▸ EXCERPT PROVIDED:
- Born: Ann Elizabeth Nelson April 29, 1958 Baton Rouge, Louisiana, U.S.
- Died: August 4, 2019 (aged 61) Alpine Lakes Wilderness, Washington, U.S.
- Education: Harvard University Stanford University
- Awards: Guggenheim Fellowship (2004) Sakurai Prize (2018)
- Scientific career
- Fields: Particle physics
- Doctoral advisor: Howard Georgi

= Ann Nelson =

American particle physicist (1958–2019)

Ann Elizabeth Nelson (April 29, 1958 – August 4, 2019) was an American particle physicist and professor of physics in the Particle Theory Group at the University of Washington from 1994 until her death. Nelson received a Guggenheim Fellowship in 2004, and she was elected to the American Academy of Arts and Sciences in 2011 and the National Academy of Sciences in 2012. She was a recipient of the 2018 J. J. Sakurai Prize for Theoretical Particle Physics, presented annually by the American Physical Society and considered one of the most prestigious prizes in physics.

== Education ==
Born in Baton Rouge, Louisiana, Nelson earned her Bachelor of Science degree at Stanford University in 1980, and her Ph.D. degree at Harvard University under the supervision of Howard Georgi in 1984.

== Career ==
After a post doctoral fellowship at the Harvard Society of Fellows from 1984 to 1987, Nelson became an assistant professor at Stanford University in 1987. In 1990 Nelson moved to UC San Diego, and then in 1994 moved for the final time her career to the University of Washington.

▸ TASK DIRECTIONS: Retype the part of the Ann Nelson biography that runs from "American particle physicist (1958–2019)" to "prizes in physics.".

▸ RECORDED DATA:

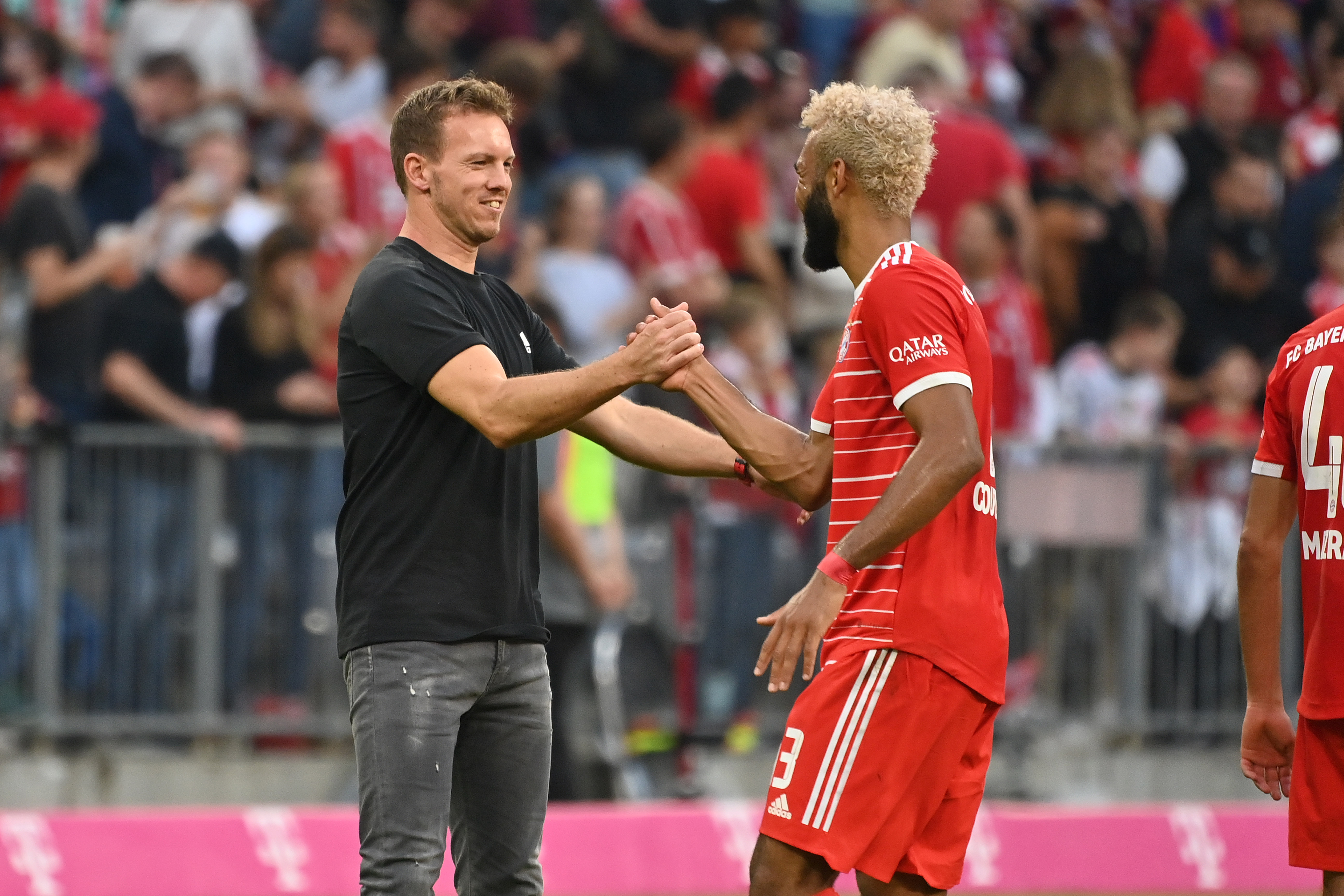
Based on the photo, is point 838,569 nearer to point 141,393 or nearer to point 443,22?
point 141,393

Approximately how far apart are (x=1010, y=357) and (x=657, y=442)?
5405 millimetres

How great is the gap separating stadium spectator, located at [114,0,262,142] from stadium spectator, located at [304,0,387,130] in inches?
17.3

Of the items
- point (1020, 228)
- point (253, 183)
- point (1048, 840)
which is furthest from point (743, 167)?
point (1048, 840)

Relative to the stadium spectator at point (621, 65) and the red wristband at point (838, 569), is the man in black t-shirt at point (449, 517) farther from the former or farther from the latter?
the stadium spectator at point (621, 65)

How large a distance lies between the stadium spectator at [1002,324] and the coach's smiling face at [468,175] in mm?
5829

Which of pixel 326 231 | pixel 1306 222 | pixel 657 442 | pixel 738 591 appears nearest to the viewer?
pixel 657 442

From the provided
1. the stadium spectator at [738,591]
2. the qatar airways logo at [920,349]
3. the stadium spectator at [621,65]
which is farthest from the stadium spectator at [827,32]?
the qatar airways logo at [920,349]

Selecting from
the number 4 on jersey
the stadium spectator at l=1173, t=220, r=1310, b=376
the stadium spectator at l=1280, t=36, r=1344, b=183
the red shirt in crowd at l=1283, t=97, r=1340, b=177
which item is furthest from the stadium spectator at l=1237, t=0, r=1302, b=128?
the number 4 on jersey

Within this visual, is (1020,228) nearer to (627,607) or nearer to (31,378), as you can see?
(627,607)

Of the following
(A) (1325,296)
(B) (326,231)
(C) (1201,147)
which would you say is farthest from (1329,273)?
(B) (326,231)

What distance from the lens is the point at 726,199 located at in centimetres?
1155

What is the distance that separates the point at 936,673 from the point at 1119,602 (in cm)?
584

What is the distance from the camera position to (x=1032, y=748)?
10352mm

▸ RESULT FOR THIS TASK:
American particle physicist (1958–2019)

Ann Elizabeth Nelson (April 29, 1958 – August 4, 2019) was an American particle physicist and professor of physics in the Particle Theory Group at the University of Washington from 1994 until her death. Nelson received a Guggenheim Fellowship in 2004, and she was elected to the American Academy of Arts and Sciences in 2011 and the National Academy of Sciences in 2012. She was a recipient of the 2018 J. J. Sakurai Prize for Theoretical Particle Physics, presented annually by the American Physical Society and considered one of the most prestigious prizes in physics.